As exigências culminaram com a famigerada Lista Traces. Através dela, os europeus exigiram que propriedades rurais no Brasil, rastreadas no interior da área habilitada para a exportação à Europa, tivessem a aprovação de seus veterinários para que pudessem exportar. O fato é uma afronta à soberania nacional, tecnicamente desnecessária e responsável pela criação de uma burocracia custosa e inaceitável para a maioria dos produtores brasileiros. De 15 mil propriedades aptas à exportação, restavam no início de 2008 cerca de 300. Hoje, elas somam cerca de duas mil propriedades. O Brasil tem mais de três milhões de propriedades rurais e exporta carne para 138 países, nenhum deles com exigências parecidas com as que a Europa impõe ao País e a mais ninguém. O efeito disso é visível na curva de preços do bovino europeu. Paralelamente, em 2007, a Romênia e a Bulgária celebraram sua entrada na União Europeia. Os dois países, tradicionais produtores de embutidos e carnes processadas, compravam mais de 120 mil toneladas de carne brasileira, em sua maioria cortes de segunda. Esse comércio também foi interrompido. Não é de se admirar que a Romênia apareça como uma das fontes de carne de cavalo.

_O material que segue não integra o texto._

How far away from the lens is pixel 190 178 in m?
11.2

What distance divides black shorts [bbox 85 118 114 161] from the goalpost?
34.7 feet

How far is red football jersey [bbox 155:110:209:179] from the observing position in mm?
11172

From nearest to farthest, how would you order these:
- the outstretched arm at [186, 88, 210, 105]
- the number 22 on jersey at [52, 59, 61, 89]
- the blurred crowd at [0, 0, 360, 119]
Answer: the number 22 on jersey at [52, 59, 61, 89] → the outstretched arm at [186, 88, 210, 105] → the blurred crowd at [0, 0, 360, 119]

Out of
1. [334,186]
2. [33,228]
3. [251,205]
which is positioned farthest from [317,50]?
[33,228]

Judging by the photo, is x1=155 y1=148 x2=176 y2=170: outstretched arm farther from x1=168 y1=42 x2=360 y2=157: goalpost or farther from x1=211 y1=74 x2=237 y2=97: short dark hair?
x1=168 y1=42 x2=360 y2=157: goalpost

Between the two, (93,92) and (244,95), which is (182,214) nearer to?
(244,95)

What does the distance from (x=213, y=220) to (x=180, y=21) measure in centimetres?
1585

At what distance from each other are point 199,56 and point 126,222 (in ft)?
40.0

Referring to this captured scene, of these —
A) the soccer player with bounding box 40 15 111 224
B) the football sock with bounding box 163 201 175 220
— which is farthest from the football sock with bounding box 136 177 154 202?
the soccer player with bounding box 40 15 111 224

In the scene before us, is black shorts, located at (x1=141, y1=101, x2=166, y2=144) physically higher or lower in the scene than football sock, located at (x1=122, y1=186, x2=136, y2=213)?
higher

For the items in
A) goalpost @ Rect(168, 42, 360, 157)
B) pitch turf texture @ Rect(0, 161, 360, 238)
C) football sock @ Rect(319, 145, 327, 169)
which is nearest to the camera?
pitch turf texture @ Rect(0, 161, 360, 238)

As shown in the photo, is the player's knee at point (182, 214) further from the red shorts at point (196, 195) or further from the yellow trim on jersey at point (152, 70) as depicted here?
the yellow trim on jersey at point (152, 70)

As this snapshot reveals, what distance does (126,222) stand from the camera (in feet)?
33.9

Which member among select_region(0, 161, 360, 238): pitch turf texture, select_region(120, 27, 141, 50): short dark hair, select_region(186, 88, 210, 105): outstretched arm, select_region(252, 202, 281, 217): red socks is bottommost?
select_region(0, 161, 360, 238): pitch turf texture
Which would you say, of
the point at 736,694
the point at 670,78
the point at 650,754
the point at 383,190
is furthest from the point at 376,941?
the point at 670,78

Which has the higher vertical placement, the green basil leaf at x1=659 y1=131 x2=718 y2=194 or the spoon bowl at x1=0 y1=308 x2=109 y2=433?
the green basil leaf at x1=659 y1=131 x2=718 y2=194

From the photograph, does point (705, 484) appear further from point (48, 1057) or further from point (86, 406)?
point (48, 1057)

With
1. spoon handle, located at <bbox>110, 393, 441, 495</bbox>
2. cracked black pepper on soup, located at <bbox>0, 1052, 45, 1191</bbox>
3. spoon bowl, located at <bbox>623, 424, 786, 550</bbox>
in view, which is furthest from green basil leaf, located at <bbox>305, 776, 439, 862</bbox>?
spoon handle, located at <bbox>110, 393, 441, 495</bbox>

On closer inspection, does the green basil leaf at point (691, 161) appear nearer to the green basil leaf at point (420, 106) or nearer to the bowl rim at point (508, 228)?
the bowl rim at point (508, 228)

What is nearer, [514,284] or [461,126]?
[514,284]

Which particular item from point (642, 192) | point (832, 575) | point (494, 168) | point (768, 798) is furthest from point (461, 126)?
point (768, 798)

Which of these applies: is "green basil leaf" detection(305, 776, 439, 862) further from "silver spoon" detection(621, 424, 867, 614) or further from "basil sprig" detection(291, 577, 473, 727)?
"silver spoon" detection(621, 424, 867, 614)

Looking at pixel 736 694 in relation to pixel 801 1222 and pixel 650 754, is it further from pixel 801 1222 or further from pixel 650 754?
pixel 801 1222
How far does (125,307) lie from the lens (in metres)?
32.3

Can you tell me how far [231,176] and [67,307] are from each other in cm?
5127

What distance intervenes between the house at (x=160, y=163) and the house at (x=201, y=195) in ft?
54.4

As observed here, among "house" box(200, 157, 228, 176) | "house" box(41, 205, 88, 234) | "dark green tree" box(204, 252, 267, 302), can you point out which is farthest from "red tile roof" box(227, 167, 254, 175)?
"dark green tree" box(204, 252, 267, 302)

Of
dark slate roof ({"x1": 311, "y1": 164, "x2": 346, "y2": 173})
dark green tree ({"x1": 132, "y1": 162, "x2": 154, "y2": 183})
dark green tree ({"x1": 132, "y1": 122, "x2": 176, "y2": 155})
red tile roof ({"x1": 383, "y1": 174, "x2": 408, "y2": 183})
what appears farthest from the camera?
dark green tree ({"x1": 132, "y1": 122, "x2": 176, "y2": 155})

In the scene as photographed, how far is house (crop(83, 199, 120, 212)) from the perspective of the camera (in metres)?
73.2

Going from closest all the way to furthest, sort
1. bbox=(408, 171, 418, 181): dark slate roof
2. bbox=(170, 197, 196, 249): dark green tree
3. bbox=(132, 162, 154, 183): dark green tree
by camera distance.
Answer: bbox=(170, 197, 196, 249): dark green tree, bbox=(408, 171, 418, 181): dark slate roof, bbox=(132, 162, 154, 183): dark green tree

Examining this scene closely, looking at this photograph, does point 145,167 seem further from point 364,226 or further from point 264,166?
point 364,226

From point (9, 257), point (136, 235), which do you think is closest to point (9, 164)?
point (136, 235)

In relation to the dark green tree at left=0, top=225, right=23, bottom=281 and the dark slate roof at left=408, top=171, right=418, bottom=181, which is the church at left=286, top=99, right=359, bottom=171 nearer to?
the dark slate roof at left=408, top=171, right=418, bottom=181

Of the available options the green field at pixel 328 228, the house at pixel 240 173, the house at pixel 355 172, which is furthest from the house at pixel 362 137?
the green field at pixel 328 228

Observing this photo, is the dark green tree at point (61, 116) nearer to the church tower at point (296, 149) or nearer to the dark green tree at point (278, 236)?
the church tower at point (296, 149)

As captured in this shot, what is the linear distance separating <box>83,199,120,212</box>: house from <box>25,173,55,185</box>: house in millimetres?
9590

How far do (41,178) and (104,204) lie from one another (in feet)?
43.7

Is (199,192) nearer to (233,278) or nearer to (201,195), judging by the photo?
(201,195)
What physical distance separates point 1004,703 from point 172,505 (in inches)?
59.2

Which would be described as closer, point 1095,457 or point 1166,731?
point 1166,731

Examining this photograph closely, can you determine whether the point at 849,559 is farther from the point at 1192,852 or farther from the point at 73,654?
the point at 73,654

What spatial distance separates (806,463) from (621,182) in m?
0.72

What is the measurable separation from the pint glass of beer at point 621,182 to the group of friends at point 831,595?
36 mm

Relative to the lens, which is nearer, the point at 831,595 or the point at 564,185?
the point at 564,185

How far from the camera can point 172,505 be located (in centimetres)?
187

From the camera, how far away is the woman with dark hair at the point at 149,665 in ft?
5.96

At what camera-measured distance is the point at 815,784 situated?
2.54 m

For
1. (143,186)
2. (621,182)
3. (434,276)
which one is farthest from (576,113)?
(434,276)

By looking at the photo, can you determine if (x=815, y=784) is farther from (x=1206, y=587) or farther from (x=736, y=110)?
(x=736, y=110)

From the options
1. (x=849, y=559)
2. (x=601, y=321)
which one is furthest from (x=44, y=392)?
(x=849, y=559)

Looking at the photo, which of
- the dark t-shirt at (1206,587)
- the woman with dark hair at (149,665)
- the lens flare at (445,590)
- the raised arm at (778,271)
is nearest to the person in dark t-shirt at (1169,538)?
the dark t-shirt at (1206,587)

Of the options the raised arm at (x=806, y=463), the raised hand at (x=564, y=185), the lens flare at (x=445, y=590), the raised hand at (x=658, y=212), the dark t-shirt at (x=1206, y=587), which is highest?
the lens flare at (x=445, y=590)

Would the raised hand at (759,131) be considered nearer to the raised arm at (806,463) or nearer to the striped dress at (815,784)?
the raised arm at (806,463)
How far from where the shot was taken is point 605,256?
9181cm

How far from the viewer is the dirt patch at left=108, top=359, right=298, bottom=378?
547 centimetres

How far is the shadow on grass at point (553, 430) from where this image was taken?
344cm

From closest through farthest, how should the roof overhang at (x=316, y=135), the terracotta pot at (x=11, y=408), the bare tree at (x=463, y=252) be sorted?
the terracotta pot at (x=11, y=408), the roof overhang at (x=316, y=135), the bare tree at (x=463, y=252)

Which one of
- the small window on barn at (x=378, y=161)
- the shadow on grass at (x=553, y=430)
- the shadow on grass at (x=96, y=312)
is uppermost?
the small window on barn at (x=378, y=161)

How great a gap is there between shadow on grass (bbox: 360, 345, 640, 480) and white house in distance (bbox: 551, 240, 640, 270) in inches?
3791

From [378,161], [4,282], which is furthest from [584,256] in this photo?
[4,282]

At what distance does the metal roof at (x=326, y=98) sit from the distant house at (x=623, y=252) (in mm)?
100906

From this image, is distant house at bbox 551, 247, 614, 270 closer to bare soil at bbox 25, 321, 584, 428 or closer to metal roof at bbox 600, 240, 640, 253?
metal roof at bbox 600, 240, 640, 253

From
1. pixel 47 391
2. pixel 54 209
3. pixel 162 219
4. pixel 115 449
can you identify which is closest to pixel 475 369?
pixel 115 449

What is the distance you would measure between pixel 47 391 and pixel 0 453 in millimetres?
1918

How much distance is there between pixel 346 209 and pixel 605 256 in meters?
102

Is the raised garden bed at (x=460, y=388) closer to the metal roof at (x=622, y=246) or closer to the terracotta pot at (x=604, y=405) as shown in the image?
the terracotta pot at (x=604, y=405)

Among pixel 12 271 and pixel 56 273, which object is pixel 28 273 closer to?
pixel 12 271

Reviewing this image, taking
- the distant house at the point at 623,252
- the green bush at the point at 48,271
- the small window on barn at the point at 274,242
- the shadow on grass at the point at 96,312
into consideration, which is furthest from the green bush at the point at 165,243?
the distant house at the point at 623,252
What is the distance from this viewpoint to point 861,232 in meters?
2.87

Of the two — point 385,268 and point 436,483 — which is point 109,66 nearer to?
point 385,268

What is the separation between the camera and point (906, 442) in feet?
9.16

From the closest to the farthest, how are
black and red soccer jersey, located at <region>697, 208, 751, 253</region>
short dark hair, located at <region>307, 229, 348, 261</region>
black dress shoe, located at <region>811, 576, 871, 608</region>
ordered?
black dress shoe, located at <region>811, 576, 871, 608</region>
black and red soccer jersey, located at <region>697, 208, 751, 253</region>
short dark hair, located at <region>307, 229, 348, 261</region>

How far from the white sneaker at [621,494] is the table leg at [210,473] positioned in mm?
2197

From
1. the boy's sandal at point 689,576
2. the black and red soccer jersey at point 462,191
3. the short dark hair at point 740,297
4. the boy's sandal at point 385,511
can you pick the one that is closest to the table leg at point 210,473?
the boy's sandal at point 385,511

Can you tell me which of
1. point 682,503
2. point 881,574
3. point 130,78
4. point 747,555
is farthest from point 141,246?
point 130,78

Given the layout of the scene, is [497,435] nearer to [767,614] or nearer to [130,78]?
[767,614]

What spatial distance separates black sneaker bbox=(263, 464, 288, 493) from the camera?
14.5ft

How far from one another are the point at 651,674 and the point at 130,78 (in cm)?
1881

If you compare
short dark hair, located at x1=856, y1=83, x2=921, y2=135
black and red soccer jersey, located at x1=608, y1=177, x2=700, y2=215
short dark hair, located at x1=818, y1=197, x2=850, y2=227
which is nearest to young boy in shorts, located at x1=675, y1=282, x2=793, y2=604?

Outro exemplo é o do corned beef. A Europa mantém uma legislação com requisitos padronizados de qualidade para o produto importado, mas nenhum para o que é fabricado internamente. O resultado é que os europeus podem processar e vender como corned beef qualquer coisa parecida, competindo deslealmente com o produto brasileiro, que tem melhor qualidade.

Se há uma lição a ser tirada dessa crise é a de que o comércio internacional serve para balancear o mercado. É preciso que a Europa entenda que a primeira vítima das restrições comerciais impostas a outros é sua própria indústria. Para proteger produtores que sobrevivem de subsídios, a Europa penalizou seus 500 milhões de consumidores. Penalizou-os e ao mesmo tempo fomentou o maior esquema de fraude já visto no continente. Em um encontro em Bruxelas, entre brasileiros e europeus, uma representante britânica de uma importante associação comercial perguntava: “Será a carne bovina o novo cordeiro”, numa referência à carne ovina, que era comum nas mesas de todas as famílias da Inglaterra, e que hoje só é vista em dias de festa.

Há 15 anos, a União Europeia era o destino de 56% da carne bovina exportada pelo Brasil. Hoje representa menos de 10%. Os europeus poderiam reverter o quadro com uma maior liberalização do comércio. Mas, provavelmente, o que vai acontecer é que virá com novas exigências, resultantes de sua própria incapacidade de controle. Mesmo que o Brasil pratique, há anos, mecanismos mais eficientes de controle. É o que a experiência nos diz. Esperamos estar equivocados desta vez.